Picklist values can vary by record type. If your tool targets a specific record type, filter accordingly:

public static List<String> getPicklistValuesForRecordType(
String objectName, String fieldName, Id recordTypeId
) {
// Use UI API via FieldDefinition for record-type-aware values
List<PicklistValueInfo> infos = [
SELECT Value, IsActive
FROM PicklistValueInfo
WHERE EntityParticle.EntityDefinition.QualifiedApiName = :objectName
AND EntityParticle.QualifiedApiName = :fieldName
AND IsActive = true
];

List<String> values = new List<String>();
for (PicklistValueInfo pvi : infos) {
values.add(pvi.Value);
}
return values;
}

Best Practices

  1. Always use enum for restricted picklists. If a field is restricted, the AI must pick from valid values. Freetext string types will lead to DML failures.

  2. Cache tool definitions. Picklist metadata rarely changes. Use Cache.Org or a static variable to avoid redundant describe calls on every message.

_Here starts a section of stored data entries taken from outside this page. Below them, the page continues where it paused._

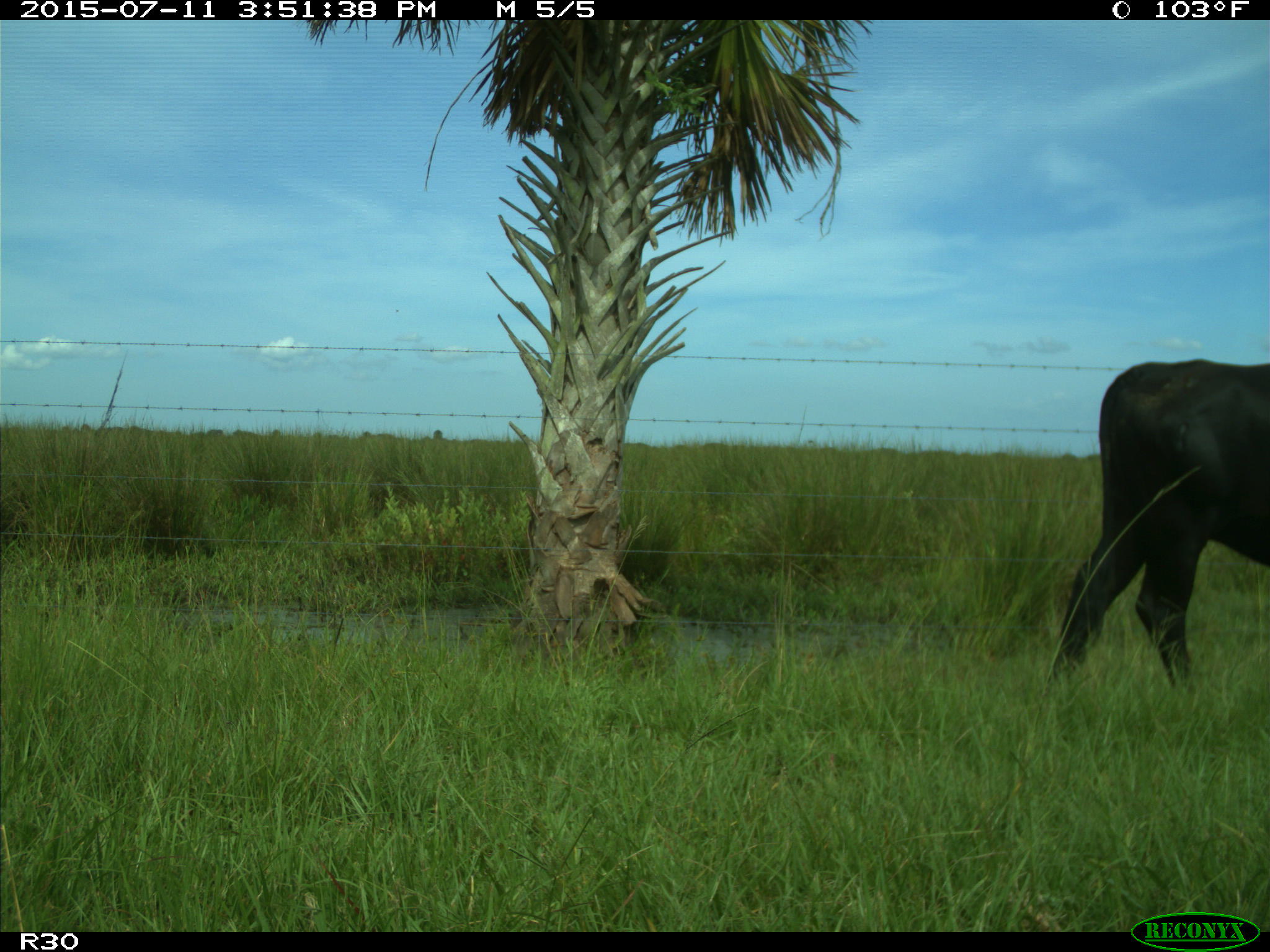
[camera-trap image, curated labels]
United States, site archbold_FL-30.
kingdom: Animalia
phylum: Chordata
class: Mammalia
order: Artiodactyla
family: Bovidae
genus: Bos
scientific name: Bos taurus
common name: domestic cow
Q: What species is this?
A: Bos taurus (domestic cow).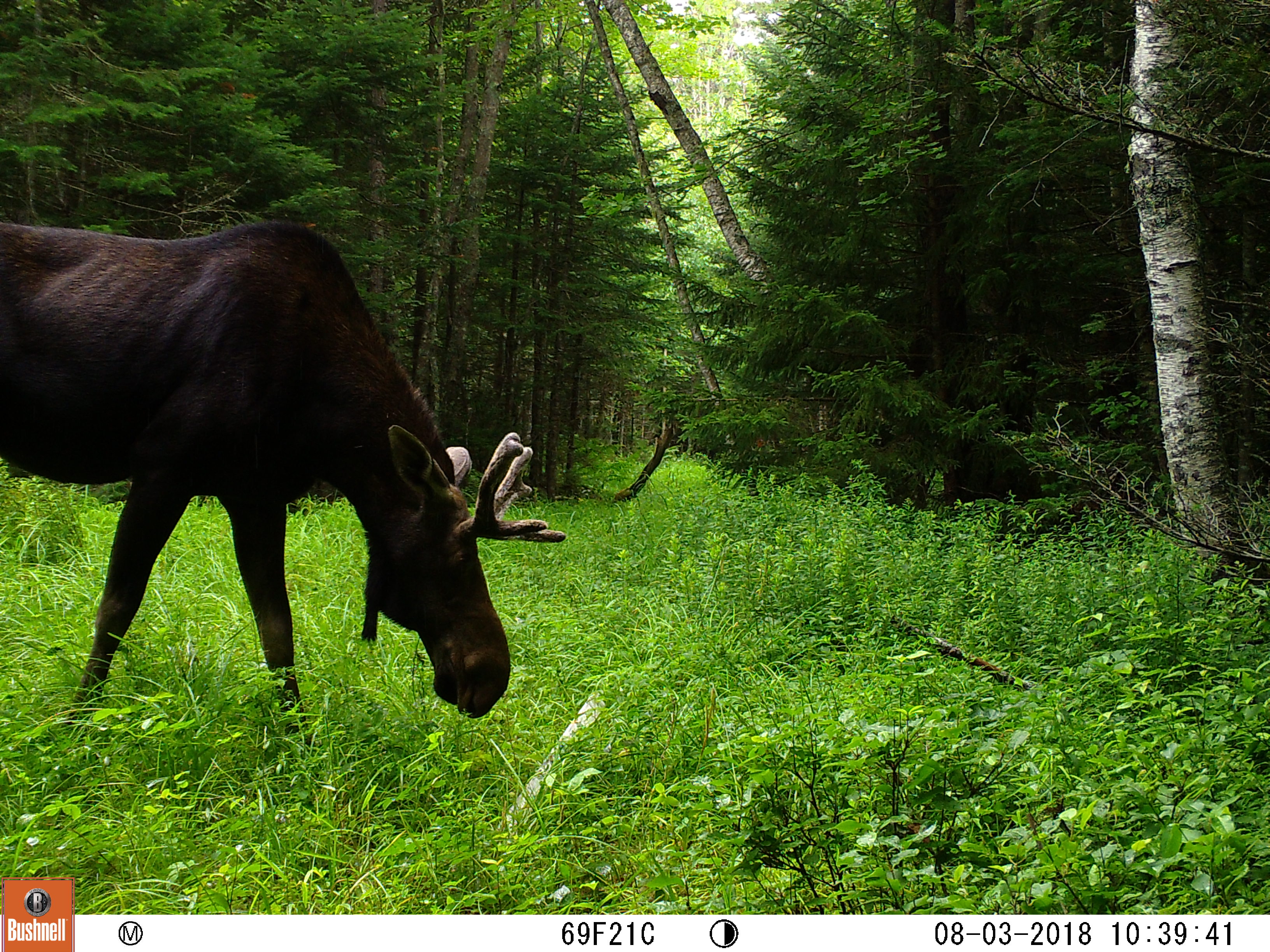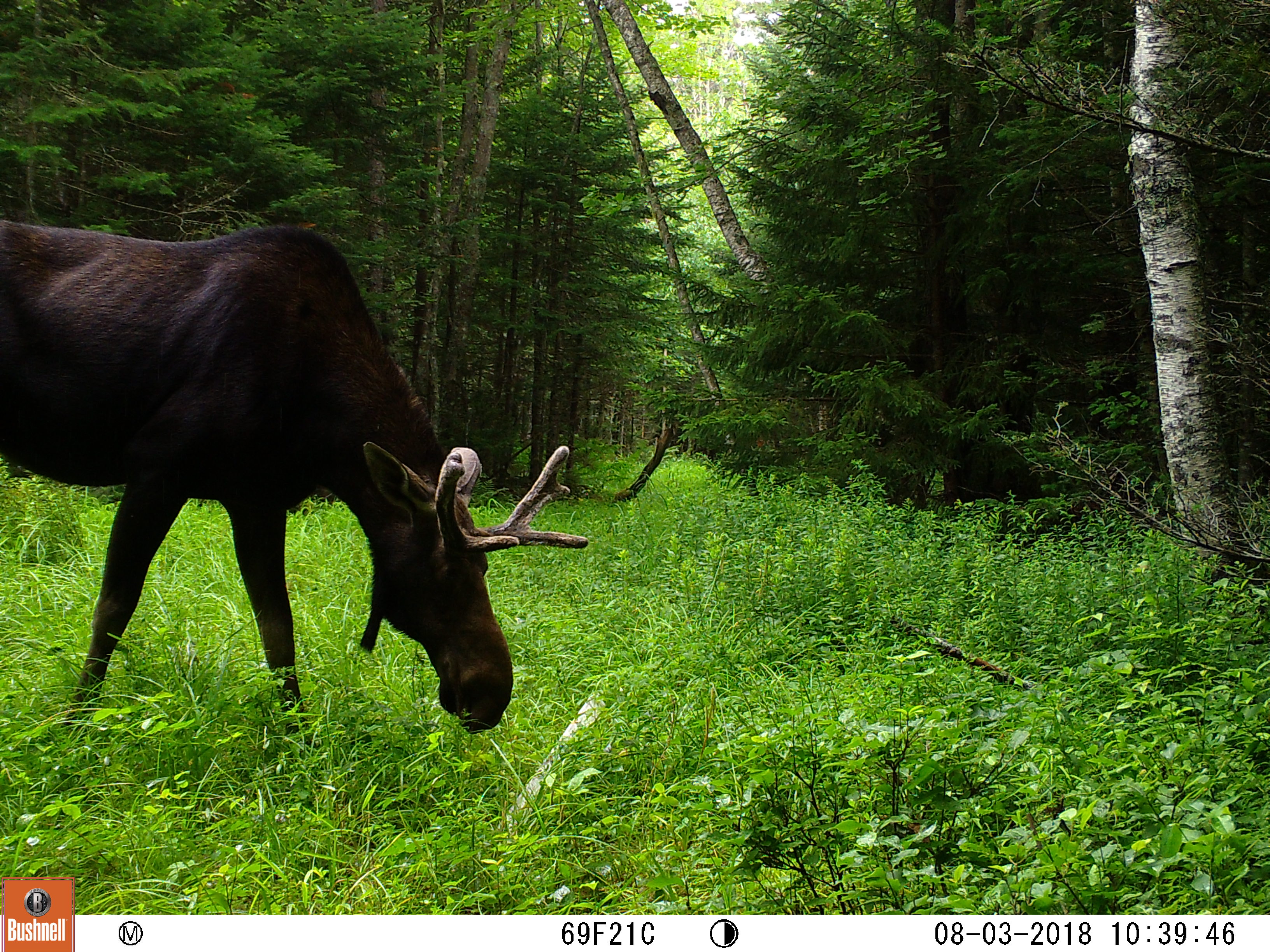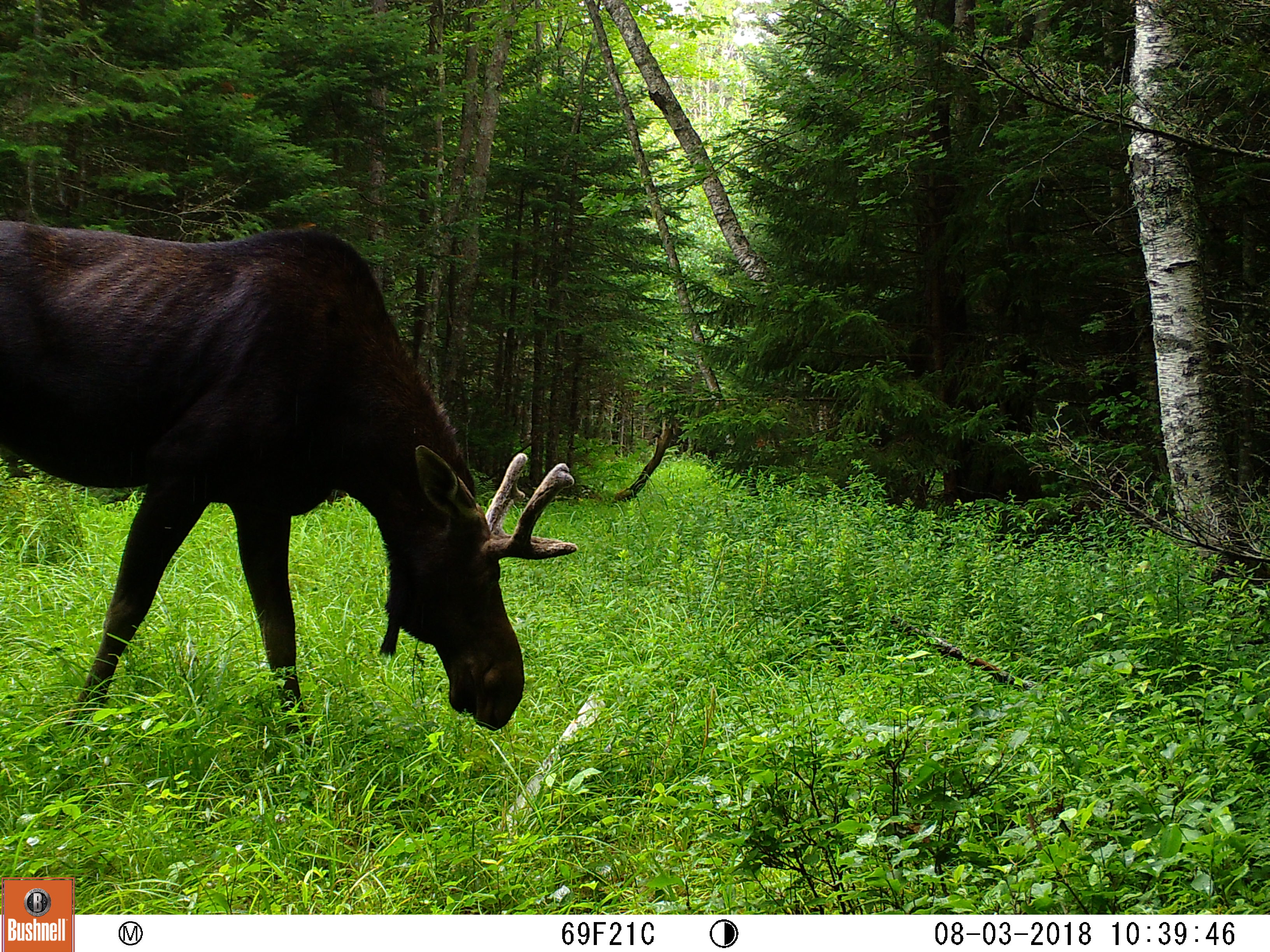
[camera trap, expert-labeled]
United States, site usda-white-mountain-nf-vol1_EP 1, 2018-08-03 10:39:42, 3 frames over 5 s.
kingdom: Animalia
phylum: Chordata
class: Mammalia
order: Artiodactyla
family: Cervidae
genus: Alces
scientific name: Alces alces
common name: moose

  3. Include descriptions on enum values. If the picklist labels differ from API values, add a description to the property that lists both, so the AI understands the semantic meaning.

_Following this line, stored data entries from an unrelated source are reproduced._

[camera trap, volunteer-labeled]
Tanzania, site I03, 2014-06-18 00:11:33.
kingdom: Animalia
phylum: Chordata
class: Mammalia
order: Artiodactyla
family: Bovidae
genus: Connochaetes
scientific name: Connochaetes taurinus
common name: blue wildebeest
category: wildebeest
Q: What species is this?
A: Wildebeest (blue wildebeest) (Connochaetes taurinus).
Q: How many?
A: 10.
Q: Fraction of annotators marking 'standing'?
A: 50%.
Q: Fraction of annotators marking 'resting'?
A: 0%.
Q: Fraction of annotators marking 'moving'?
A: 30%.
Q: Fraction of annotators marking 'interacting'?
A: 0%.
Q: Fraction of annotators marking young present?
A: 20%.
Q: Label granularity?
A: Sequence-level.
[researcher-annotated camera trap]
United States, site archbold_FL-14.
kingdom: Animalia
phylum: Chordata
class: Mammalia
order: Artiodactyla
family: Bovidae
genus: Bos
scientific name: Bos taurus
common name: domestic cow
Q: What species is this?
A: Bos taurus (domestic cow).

  4. Validate before DML. Even with correct enums, add a validation step before insert to catch edge cases like dependent picklists:

String priority = (String) input.get('priority');
Set<String> validPriorities = new Set<String>(getPicklistValues('Case', 'Priority'));
if (!validPriorities.contains(priority)) {
return new Map<String, Object>{
'error' => 'Invalid priority value. Valid options: ' + String.join(new List<String>(validPriorities), ', ')
};
}
  1. Refresh enums on deployment. If picklist values change between environments (sandbox vs. production), the dynamic approach handles this automatically since it reads from the running org's metadata.

This pattern applies to any AI integration that creates Salesforce records — not just chatbots, but also batch processors, middleware connectors, and agent frameworks.